The House Judiciary Committee may soon release the tape recordings Linda Tripp made of conversations with the former White House intern about her relationship with President Clinton.

British TV's Channel 4 said Wednesday it is negotiating with Ms. Lewinsky, and "I don't think it will be very long before" a deal "is complete... days rather than weeks," said a Channel 4 official who spoke on condition of anonymity.
The price for any interview could be steep. The sources estimated the Lewinsky camp's costs at $2 million-plus.

Ms. Lewinsky's first lawyers were her father's attorney, William Ginsburg of California, as well as Washington attorney Nathaniel Speights.
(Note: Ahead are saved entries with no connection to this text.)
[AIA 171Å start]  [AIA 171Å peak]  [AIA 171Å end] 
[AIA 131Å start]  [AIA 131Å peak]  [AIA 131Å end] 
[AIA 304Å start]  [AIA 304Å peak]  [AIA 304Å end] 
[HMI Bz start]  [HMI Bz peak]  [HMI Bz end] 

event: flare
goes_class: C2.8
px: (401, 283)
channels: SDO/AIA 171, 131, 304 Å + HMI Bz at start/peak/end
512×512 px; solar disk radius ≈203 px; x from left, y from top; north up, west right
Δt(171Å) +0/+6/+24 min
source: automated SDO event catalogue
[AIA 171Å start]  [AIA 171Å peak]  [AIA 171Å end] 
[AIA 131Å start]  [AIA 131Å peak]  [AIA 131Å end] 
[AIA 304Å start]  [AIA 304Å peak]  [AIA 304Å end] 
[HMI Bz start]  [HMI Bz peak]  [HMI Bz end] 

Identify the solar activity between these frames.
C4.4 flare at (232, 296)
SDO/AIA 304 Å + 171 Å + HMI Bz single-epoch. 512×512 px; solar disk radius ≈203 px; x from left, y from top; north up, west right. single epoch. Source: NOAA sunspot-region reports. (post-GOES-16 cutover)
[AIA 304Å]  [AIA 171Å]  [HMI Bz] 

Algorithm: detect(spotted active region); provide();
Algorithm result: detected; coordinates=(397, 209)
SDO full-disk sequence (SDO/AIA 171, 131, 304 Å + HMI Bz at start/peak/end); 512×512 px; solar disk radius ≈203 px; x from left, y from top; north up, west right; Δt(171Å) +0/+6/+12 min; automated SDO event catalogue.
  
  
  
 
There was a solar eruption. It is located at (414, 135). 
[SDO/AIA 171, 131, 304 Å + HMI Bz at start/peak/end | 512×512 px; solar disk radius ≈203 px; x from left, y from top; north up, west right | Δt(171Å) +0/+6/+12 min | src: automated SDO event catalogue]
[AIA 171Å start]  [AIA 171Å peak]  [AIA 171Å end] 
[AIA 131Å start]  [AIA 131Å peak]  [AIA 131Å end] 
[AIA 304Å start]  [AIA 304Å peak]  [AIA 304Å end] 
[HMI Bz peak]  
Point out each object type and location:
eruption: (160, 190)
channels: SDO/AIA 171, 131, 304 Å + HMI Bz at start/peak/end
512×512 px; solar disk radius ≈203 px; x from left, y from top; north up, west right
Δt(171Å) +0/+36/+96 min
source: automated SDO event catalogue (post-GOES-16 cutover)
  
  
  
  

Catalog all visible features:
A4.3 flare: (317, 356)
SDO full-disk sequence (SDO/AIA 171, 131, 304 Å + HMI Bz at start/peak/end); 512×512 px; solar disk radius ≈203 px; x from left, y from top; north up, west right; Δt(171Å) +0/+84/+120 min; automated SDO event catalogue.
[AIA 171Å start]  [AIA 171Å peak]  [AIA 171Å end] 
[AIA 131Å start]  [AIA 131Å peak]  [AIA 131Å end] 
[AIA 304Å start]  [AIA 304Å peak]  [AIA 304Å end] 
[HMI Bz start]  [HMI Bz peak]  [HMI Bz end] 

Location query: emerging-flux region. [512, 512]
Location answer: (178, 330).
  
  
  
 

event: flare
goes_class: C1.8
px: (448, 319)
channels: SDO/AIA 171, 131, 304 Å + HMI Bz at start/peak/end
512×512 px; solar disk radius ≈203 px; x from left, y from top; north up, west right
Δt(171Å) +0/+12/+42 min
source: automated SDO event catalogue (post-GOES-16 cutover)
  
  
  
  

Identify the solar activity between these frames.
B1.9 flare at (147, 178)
Ms. Lewinsky's second set of lawyers are veteran Washington defense attorneys Plato Cacheris and Jacob Stein, who negotiated her immunity deal with prosecutor Kenneth Starr's office. Cacheris and Stein also will have to get a release from Starr's office before she can talk to anyone in the media. A no-talk provision was in her immunity agreement with the prosecutor.

Ms. Lewinsky's mother, Marcia Lewis, also incurred large legal bills, becoming a major witness in the investigation because she listened to her daughter's confidences about her relationship with Clinton. For a time during Starr's investigation, she also had custody of the dress Ms. Lewinsky wore that tests later showed had Clinton's DNA on it. Mrs. Lewis' lawyer, Billy Martin, struck an immunity deal with Starr at the same time as Ms. Lewinsky's immunity agreement.

TV offers have been rolling into the Lewinsky camp, daytime television queen Oprah Winfrey among them. The Oprah deal never went through. The sticking point: international rights.

Roseanne Barr offered "seven figures times two or three" if Ms. Lewinsky would speak for her syndicated talk show. That proposal foundered as well.